Ya quedaba poco, apenas una hora. Una hora y todo pasaría, unos minutos, no más. Ella volvería. Pronto, sí, pronto. Ella, ELLA, María, su María, la reina del espejo. Sólo ella podría librarlo de la culpa. Lo entendería, lo perdonaría y lo amaría. Olvidarían juntos aquello porque ella lo limpiaría de su pecado. ¿O mejor no decírselo nunca? Ocultar la mancha, negarla por siempre, tirarla al fondo de la ciénaga para que nadie pudiese sacarla. Pero no, la culpa… la culpa acabaría comiéndoselo, pudriéndolo hasta convertirlo en un ser pueril indigno del divino amor de su reina.
Grito final. Justo en ese agónico momento Dios parece querer convertir en gran film holliwoodiense el sufrimiento de nuestro amigo. Un terremoto 5.9 escala Richter sacude la ciudad. Los edificios, que no son ni de lejos esas papirofléxicas construcciones japonesas, se tambalean toscamente.

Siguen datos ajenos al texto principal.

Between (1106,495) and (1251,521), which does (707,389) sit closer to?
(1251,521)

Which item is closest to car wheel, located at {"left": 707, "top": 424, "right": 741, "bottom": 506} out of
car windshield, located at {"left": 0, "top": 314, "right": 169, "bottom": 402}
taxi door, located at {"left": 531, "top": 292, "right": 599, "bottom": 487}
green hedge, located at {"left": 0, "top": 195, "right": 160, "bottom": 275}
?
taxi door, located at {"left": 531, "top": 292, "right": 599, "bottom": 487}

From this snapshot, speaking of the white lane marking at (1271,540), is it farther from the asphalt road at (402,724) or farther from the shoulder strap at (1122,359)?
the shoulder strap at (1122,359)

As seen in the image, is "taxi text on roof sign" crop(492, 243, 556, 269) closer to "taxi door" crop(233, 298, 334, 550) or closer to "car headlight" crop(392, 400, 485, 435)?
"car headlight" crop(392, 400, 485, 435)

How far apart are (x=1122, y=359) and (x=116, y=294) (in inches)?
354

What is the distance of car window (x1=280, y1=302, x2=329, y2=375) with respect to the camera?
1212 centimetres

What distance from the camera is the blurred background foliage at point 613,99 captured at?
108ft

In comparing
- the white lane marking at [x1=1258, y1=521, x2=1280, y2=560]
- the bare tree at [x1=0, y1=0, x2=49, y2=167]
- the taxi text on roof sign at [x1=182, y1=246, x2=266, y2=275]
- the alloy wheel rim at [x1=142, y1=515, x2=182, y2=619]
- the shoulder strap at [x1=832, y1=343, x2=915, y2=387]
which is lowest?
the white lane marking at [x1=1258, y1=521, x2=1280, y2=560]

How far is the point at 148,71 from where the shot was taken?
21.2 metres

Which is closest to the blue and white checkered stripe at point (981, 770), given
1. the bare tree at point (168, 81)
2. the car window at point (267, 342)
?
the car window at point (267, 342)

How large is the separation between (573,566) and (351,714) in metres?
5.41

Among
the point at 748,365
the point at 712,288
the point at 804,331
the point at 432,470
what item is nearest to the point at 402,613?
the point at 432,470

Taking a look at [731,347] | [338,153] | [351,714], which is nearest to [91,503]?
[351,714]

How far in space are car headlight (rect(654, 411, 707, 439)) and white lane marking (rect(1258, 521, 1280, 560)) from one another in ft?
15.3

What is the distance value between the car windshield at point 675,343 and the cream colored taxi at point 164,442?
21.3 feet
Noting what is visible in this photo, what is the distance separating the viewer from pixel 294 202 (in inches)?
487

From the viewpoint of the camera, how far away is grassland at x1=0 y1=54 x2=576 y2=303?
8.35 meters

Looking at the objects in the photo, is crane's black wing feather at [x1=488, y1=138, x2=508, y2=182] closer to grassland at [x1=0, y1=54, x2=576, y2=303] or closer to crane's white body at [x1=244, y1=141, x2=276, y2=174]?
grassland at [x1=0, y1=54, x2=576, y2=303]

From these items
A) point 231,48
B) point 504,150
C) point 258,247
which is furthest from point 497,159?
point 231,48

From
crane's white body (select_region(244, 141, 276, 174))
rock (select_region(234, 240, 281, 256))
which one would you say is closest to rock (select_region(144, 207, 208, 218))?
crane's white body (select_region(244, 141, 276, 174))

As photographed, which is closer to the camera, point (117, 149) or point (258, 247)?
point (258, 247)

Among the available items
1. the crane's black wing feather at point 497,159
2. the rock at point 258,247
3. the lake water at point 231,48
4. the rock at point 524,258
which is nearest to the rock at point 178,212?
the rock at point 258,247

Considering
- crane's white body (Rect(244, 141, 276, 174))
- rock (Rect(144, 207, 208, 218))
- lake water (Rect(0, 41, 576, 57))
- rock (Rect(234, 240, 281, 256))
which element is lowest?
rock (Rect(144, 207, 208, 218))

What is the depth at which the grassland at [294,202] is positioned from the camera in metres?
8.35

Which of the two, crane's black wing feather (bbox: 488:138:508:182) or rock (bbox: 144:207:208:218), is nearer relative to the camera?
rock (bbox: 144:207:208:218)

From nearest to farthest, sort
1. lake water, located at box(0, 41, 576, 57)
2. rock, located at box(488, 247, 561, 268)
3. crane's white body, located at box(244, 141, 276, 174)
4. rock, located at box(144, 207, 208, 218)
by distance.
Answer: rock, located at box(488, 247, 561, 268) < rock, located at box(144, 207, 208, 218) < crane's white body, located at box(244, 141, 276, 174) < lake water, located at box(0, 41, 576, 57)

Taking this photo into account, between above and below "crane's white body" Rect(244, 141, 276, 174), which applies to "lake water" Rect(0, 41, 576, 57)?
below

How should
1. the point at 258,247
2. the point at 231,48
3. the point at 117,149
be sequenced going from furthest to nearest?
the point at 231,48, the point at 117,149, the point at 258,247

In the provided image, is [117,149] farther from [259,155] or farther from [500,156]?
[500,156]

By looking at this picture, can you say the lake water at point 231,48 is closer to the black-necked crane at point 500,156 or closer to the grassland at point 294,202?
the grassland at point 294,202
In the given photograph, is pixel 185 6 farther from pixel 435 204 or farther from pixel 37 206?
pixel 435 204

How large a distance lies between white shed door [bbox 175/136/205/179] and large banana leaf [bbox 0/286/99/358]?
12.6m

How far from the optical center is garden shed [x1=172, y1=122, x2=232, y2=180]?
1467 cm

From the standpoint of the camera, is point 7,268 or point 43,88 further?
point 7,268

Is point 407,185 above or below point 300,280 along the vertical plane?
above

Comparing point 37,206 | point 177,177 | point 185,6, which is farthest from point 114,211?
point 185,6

Tres míseros minutos. Desprendimientos, gente corriendo, nuestro Claret refugiado en el marco de la puerta como ha visto hacer en las películas, mientras tiemblan sus espejos. María, que en ese momento estaba llegando a casa, da un volantazo. Baja del coche, el temblor la hace caer de sus tacones sólo a unos metros del portal, justo bajo la ventana de la habitación de los espejos. Permanece inmóvil en el suelo. Los edificios más endebles se resquebrajan; los espejos, idem. Los pedacitos de pelirroja han ido cayendo al suelo. Y, en ese momento, lo oye, LA OYE. “¡Claret!, ¡Clareeeeeeeet!” la imagen de esa zorra vuelve a los cristales, ahora hasta escucha sus gritos mientras ve culebrear su cuerpo en los cristales rotos. Acabará con todo. Claret coge los pedazos de espejo con las manos desnudas. El acero bruñido le hace cortes, su sangre se multiplica y se hace eterna. Lanza los pedazos de espejo ensangrentados por la ventana.
El cesar de los gritos se llevó la culpa.
Cuando se encontró aquel cadáver de mujer tendido en mitad de la calle nadie supo explicar de dónde habían salido los espejos que se habían clavado en sus carnes.